Играй такой вариант пьесы «нормальная» труппа, спектакль вряд ли звучал бы актуально в обществе, где потомственный безработный обычно обеспечен квартирой с холодильником, стиральной машиной и цветным телевизором, а призыв «сначала дайте нам пожрать немного» звучит в форме «подайте на дозу бедному наркоману». Но тут «трехгрошовые финалы» поют люди, обездоленные не обществом, а судьбой, — и накал игры выводит спектакль на уровень гораздо выше того, на который метил режиссер, — речь идет не о социальной, а об экзистенциальной ситуации человека. Каждый из нас в каком-то смысле калека: каждому что-то недодано, каждому далеко до идеа­ла красоты, силы и здоровья с рекламной картинки, каждый может считать себя жертвой — классовой принадлежности, места рождения, другого человека, каждый, в меру своих сил, старается выжить — и каж­дый, в свою очередь, свободен и способен покалечить другого человека.

М. Бир (Пантера Браун), Г. Робсон (Пичем).
Фото из архива театра

М. Бир (Пантера Браун), Г. Робсон (Пичем). Фото из архива театра

Ключом к Брехту для Театра Уоркшоп стал при­ятель и оппонент драматурга — один из крупнейших художников XX века Георг Гросс. Его картина «Самоубийство» — труп на мостовой, однорукая проститутка в окне — вынесена на афишу спектакля, другие «процитированы» внутри, его полотнами и рисунками вдохновлены мизансцены, костюмы, пространствен­ное решение спектакля. Гросс заворожен уличной толпой, он любит и ненавидит энергию человеческой массы, увечье физическое у него становится увечьем человеческим, оно вызывает сочувствие и одновре­менно страх. Его энергичные калеки и вожделеющие уроды полны неистребимой жизненной энергии, они рвутся вперед и готовы кусаться за свой кусок хлеба, секса и любой другой, который им придется по вкусу. Он не обличает их, он отождествляет с ними себя самого — и с тем, кто попрошайничает у входа на бал, и с тем, кто пьет шампанское, и с тем, кто заглядывает под юбки.

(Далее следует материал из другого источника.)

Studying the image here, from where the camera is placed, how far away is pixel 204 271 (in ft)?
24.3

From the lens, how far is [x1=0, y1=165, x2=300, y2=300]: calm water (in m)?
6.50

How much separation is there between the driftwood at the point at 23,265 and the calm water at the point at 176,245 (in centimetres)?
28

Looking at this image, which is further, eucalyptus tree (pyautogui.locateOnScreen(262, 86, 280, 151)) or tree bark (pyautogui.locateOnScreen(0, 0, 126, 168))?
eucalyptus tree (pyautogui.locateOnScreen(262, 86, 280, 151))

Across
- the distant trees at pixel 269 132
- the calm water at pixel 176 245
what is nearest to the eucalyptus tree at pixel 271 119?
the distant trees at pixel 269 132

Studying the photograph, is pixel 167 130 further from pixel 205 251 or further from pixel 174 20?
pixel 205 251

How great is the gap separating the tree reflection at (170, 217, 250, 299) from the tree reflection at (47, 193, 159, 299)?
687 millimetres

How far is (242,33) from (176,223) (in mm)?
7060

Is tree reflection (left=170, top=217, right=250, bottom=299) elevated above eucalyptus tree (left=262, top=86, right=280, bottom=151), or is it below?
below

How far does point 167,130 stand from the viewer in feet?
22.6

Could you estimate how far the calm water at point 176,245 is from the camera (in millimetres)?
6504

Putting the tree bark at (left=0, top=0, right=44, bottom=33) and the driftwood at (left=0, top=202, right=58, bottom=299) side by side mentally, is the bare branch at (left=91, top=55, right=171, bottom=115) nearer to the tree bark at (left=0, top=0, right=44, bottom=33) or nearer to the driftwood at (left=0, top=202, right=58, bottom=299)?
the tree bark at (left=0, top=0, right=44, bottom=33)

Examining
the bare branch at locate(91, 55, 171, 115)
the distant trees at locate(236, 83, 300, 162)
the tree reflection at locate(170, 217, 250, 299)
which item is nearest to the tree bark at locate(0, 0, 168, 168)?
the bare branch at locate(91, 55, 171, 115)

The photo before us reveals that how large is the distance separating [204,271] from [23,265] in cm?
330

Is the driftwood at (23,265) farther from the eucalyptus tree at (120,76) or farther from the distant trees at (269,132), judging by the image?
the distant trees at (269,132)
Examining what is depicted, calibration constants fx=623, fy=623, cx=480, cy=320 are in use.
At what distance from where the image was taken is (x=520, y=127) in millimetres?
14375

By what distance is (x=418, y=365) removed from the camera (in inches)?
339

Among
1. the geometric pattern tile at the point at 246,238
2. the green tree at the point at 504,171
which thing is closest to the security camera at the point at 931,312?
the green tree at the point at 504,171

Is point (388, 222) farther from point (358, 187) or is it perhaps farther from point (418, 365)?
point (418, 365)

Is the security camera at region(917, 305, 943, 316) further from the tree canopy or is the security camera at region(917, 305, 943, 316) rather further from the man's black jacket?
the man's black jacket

Два короля — и два главных шута трехгрошового карнавала — Макхит Набиля Шабана и Пичем Гарри Робсона. Маленький вездесущий Макхит стремитель­ным призраком выкатывает на своей коляске откуда не ждали — и так же стремительно исчезает в тем­ноте, прикрывшись широкополой черной шляпой. Пырнуть ножиком раззяву для него такой же кайф, что и подглядеть за утренним умыванием полуголой красотки Полли, — лицо расплывается в плотоядной улыбке, язык весело облизывает губы. Жизне­любие этого крошки Цахеса так же неистощимо, как запас его трюков и умение дернуть нужного человека за нужную веревочку в нужное время. На свадебной вечеринке в чужой конюшне он упоенно танцует тан­го с Полли — на той же коляске. Слушая перебранку Полли и Люси, почти забывается от счастья — какие девочки сцепились из-за его персоны! Пойманный вторично — и на этот раз запертый в клетку высоко над сценой, откуда не сбежать, — он трясет ее, как оби­женный ребенок кроватку, — и, как ребенок, надеется выкрутиться до последней минуты. Он чуть ли не с плачем пытается отшатнуться от петли — такая слав­ная была игра, зачем же умирать всерьез. Спасенный, прыгает от радости и в восторге вытряхивает себе на голову тарелку спаржи — остатки последней трапезы приговоренного.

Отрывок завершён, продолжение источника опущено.